● **Text to read**:
· · · · · · ·
Requirements are derived, centralised and decentralised schemes are proposed, and the prototype is described along with the measurements. I have played the leading role in the design of the schemes and have supervised the prototyping activities.

· R. H. Glitho, Mobile Agents and Their use for Service Engineering: A Novel Upgrading Framework, IEEE Transactions on Software Engineering, submitted

In this paper I state the MSA upgrading problem in general terms, derive requirements, and propose a novel framework. The framework includes two schemes: agent swapping and agent self-upgrading. These schemes are evolved versions of the schemes described in the two previous papers. I also present the prototype and the measurements.

· R. H. Glitho, S. Methot and S. Pierre, A Novel Framework for Adapting Mobile Agents to Host Variation, ACM Transactions on Internet Technology, submitted

This paper proposes a novel framework for adapting mobile agents to host variation. The components, operations and algorithms are introduced. The framework is applied to the MSA and the prototype is described along with the measurements.
· · · · · · ·
● **Raw records**:
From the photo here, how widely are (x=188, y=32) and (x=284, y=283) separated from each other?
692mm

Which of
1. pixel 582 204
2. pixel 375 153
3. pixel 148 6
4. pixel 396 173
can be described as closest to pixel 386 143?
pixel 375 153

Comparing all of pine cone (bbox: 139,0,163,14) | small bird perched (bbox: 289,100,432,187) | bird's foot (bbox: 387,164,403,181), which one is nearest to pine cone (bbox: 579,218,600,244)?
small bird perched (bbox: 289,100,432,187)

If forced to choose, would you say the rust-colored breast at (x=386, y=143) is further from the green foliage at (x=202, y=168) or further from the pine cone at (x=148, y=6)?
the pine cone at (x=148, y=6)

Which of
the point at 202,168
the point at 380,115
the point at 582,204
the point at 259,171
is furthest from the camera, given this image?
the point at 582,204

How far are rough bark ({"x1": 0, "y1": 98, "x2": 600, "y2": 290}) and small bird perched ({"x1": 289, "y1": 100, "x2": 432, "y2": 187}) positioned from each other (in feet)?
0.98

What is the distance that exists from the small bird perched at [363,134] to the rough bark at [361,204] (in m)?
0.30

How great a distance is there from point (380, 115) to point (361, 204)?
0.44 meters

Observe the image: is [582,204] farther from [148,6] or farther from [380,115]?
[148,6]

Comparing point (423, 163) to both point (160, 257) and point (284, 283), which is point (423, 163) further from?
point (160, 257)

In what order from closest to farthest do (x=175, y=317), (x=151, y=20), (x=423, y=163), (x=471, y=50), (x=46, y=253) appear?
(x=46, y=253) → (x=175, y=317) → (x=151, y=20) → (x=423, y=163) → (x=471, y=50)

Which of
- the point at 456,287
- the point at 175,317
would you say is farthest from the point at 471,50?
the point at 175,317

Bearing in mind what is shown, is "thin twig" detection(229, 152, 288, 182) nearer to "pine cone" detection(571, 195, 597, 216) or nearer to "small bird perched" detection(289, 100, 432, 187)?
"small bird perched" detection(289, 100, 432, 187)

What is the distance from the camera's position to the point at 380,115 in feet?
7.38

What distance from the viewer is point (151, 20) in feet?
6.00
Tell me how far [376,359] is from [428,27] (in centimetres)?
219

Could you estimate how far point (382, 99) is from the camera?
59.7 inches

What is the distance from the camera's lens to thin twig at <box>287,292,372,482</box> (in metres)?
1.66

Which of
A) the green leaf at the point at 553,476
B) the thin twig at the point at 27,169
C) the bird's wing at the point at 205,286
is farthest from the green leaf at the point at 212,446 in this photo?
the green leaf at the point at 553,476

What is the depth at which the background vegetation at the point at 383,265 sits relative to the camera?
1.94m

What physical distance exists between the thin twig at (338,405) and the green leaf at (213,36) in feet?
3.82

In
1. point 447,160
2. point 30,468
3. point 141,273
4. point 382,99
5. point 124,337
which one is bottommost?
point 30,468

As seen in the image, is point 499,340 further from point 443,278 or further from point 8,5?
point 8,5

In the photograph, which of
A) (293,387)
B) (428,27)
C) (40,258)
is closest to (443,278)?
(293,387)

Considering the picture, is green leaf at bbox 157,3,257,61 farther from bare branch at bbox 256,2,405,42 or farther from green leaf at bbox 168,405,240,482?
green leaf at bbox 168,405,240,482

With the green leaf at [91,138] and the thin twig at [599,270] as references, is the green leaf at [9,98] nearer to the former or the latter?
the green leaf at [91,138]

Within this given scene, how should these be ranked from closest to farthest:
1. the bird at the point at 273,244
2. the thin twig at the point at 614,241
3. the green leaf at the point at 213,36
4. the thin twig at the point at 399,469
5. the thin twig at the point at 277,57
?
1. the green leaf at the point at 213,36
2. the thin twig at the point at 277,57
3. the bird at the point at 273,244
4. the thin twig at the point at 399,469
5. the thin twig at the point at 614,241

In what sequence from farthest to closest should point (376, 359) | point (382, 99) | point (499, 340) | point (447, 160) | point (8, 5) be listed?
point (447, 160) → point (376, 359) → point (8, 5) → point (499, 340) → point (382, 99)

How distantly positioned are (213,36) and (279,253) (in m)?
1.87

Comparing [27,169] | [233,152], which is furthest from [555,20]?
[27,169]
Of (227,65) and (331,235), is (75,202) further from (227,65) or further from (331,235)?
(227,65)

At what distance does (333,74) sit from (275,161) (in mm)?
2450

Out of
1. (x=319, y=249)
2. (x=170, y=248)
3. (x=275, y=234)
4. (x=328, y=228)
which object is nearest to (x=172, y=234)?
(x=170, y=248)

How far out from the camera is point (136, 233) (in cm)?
· · · · · · ·
● **Directives**:
1) Answer these from the paper list on mobile agents:
(a) What two schemes does the upgrading framework include?
(b) To which journal was the paper on adapting mobile agents to host variation submitted?
(c) In the first described work, what two things does the writer say they did?
2) Extend the paper list on mobile agents, starting after its final sentence.

● **Outputs by task**:
1)
(a) Agent swapping and agent self-upgrading.
(b) ACM Transactions on Internet Technology.
(c) Played the leading role in the design of the schemes and supervised the prototyping activities.

2)
I am the main contributor. The original idea of partitioning mobile agents to adapt to host variation is mine. I have contributed the assumptions, requirements and general framework. Furthermore the framework was applied to the MSA under my supervision. The prototype was built and the measurements made under my supervision.

· R. H. Glitho, E. Olougouna and S. Pierre, Using Mobile Agents for Information Retrieval: A Brief Overview and an Elaborate Case Study, IEEE Network, January/February 2002, pp. 34- 41

This paper shows how the novel architecture can enable performance gains in terms of network load and response time for some classes of services - It proposes a novel mobile agent based multiparty event scheduler and shows how it performs its client/server counterparts including the optimally designed ones.

I am the main contributor. The original idea of using mobile agents for multiparty session scheduling is mine. The same applies to the idea of building an optimised client/server counterpart. Furthermore, I have contributed the high level architecture. The detailed architecture was designed under my supervision. The same applies to the prototype and the measurements.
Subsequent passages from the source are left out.